Check local minima and maxima were located in all signals

In [None]:
fig, axs = plt.subplots(1, 4, figsize=(18,5))

titles = ['n_min', 'n_max', 'X1', 'X2']
for i, x in enumerate([n_min, n_max, X1, X2]):
  axs[i].hist(x)
  axs[i].grid()
  axs[i].set_title(titles[i])

Visualize the features

In [None]:
fig, axs = plt.subplots(1, 1, figsize=(8,8))
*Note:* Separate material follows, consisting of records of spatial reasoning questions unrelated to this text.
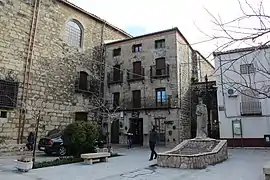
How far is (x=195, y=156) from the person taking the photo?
8.49 m

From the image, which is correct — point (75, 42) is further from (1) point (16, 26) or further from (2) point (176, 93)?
(2) point (176, 93)

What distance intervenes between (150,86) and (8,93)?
9.92 m

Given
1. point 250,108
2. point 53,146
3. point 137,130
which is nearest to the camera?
point 53,146

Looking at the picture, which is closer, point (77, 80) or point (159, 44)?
point (77, 80)

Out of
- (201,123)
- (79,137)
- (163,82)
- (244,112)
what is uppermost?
(163,82)

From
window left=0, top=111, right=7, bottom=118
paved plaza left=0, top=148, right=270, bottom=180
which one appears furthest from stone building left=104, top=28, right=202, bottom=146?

ts_types = ['chest', 'O2', 'CO2']
for ts_type in ['respiratory_chest', 'respiratory_O2', 'respiratory_CO2']:
  is_type = Y == ts_type
  axs.scatter(X1[is_type], X2[is_type])
axs.grid()
axs.set_xlabel('X1', fontsize=14)
axs.set_ylabel('X2', fontsize=14)
axs.legend(ts_types, fontsize=18)

**Classification**

In [None]:
# End model: logistic regression or decision tree
from sklearn.model_selection import cross_val_score
from sklearn.tree import DecisionTreeClassifier

clf = DecisionTreeClassifier(random_state=0)
X = np.column_stack((X1, X2))
acc = np.round(100 * np.mean(cross_val_score(clf, X, Y, cv=10)), 1)
print(f"Mean accuracy: {acc}%")

In [None]:
from sklearn.tree import export_text
clf.fit(X, Y)
print(export_text(clf))

Visualize the results

In [None]:
fig_classifier_results(X1,X2,Y,acc)